▶ **TASKS AND EXERCISES**:
[a] Return the passage on corporations and the economy word for word, starting at "Researchers examined the" and ending at "it to rest.".
[b] According to the passage on corporations and the economy, what share of equities do the top 10 percent of US households own?
[c] Extend the passage on corporations and the economy, picking up after its last sentence.

▶ **PASSAGE PROVIDED**:
______
Researchers examined the economic contributions of both private and public companies in rich countries over the past 25 years. Reading the paper, I was struck by five key lessons for policymakers and corporate leaders which should inform the debate over the role of corporations in society.

First, the losses suffered by labour relative to capital are even more extreme than previously thought. While productivity gains since the mid-1990s amounted to 25 per cent in real terms, wages grew only 11 per cent. Meanwhile, capital income increased by two-thirds. If there is any doubt that the link between productivity and wages has broken down, this should put it to rest.

That strengthens the argument for a much broader sharing of capital wealth. Right now, the top 10 per cent of households in the US own 87 per cent of equities. “It’s crucial that we have more people participating in the capital income pathway,” says MGI director James Manyika, “because while labour income remains the most important for the majority of people, capital income is a bigger and bigger part of where value is going.”
______
▶ **GIVEN DATA**:
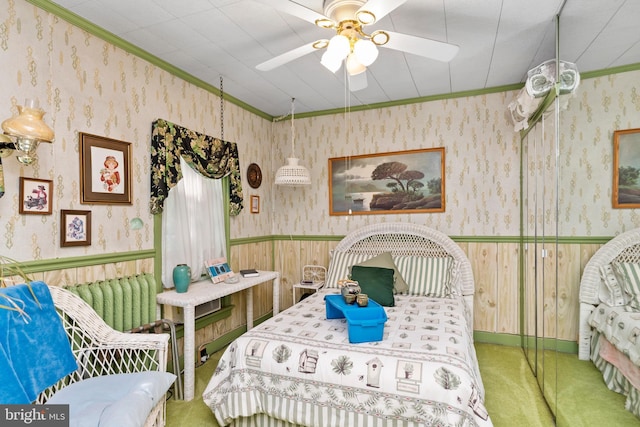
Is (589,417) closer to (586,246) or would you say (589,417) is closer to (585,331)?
(585,331)

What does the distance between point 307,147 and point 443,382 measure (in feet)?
11.5

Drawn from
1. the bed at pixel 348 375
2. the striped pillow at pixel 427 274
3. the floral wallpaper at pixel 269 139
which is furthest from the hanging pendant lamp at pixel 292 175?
the bed at pixel 348 375

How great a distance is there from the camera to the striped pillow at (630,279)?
199cm

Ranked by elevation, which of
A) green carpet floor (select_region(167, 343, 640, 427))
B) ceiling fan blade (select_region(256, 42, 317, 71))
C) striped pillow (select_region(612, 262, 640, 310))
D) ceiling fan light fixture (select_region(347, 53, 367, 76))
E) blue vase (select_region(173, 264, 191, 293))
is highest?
ceiling fan blade (select_region(256, 42, 317, 71))

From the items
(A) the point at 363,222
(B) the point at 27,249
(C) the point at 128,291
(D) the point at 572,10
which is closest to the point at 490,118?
(D) the point at 572,10

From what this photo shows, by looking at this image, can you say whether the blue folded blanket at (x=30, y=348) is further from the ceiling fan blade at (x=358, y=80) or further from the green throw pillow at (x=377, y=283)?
the ceiling fan blade at (x=358, y=80)

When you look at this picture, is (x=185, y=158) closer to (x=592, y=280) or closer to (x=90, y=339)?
(x=90, y=339)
______
▶ **ANSWERS TO THE PROBLEMS**:
[a]
Researchers examined the economic contributions of both private and public companies in rich countries over the past 25 years. Reading the paper, I was struck by five key lessons for policymakers and corporate leaders which should inform the debate over the role of corporations in society.

First, the losses suffered by labour relative to capital are even more extreme than previously thought. While productivity gains since the mid-1990s amounted to 25 per cent in real terms, wages grew only 11 per cent. Meanwhile, capital income increased by two-thirds. If there is any doubt that the link between productivity and wages has broken down, this should put it to rest.

[b] 87 percent

[c]
Companies could offer equity ownership to more, or even all, employees. But the public sector could also tax corporate equity wealth, something proposed recently by the University of California, Berkeley economists Emmanuel Saez and Gabriel Zucman. Or it could pay out a digital dividend to individuals that represents a share of the data wealth gathered by the largest, richest companies, notably the Big Tech platforms.

This points to another key lesson: the intangibles rule. Of all the ways in which companies can have an impact on the economy — from wages and the taxes that they pay, through the consumer surpluses they generate with cheaper prices, to negative externalities such as environmental spillovers — the one that has grown most sharply over the past 25 years is investment in intangible assets such as technology, software, patents and so on. This is up by 200 per cent. It makes companies more productive, but is also associated with jobless recoveries in the short to midterm — a significant political concern.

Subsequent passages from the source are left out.